In early medieval times, Katehar was largely dominated by Rajput clans, especially:

Katehriya / Katheriya Rajputs
Other Chauhan, Rathore, and local Rajput lineages
The region derived its name “Katehar” from the Katheriya (Katehriya) Rajputs, who were prominent landholders and warriors here. Dense forests, rivers, and marshy lands made the region difficult to conquer, allowing local chiefs a high degree of autonomy.

Medieval Period

During the Delhi Sultanate (13th–15th centuries), Katehar was known for:
Frequent resistance to central authority
Forest-based warfare and rebellions
Semi-independent Rajput chieftains
Because of continuous uprisings, the region was considered turbulent and hard to control by Sultanate rulers.

Mughal Period
Under the Mughal Empire, Katehar remained important due to:
Its agricultural fertility
Strategic location near the Himalayan passes

Mughal emperors attempted to bring Katehar under firm control through military campaigns and administrative reforms. Over time, many Rajput chiefs were subdued or absorbed into the Mughal mansabdari system.

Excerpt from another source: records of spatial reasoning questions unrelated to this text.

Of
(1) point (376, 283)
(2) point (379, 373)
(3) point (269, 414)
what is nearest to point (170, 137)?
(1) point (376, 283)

Rise of Rohillas and Transformation into Rohilkhand

In the 17th–18th centuries, Afghan Rohilla chiefs migrated into the region. Gradually:
Rohillas gained political dominance. The name Katehar was replaced by Rohilkhand. Rajput power declined, though many remained as zamindars

Historical Significance

Katehar holds historical importance because:

It represents a transition zone between hills and plains
It shows the shift from Rajput dominance to Afghan rule
It played a key role in shaping the identity of Rohilkhand

== Clans and Subdivisons ==

The Khagis are a strictly endogamous community and practice clan exogamy. Their main clans are Tomar, Baiswar, Bais, Rusiya, Sisodiya, Sikarwar, Chauhan, Bhati, Chandel, Kachhwaha, Imratpuriya Khadagvanshi, Badgujar, and Raghuvanshi. Each of these clans is of equal status, and they intermarry.

==Present circumstances==

The Khagis are small- and medium-sized farmers and tend to occupy their own villages. They are found mainly in Badaun, Moradabad, and Jyotiba Phule Nagar in Rohilkhand, as well as in Rampur and Sambhal. There are also settlements in Etah and Mainpuri districts. Their customs are similar to those of the Hindu cultivating castes of the region.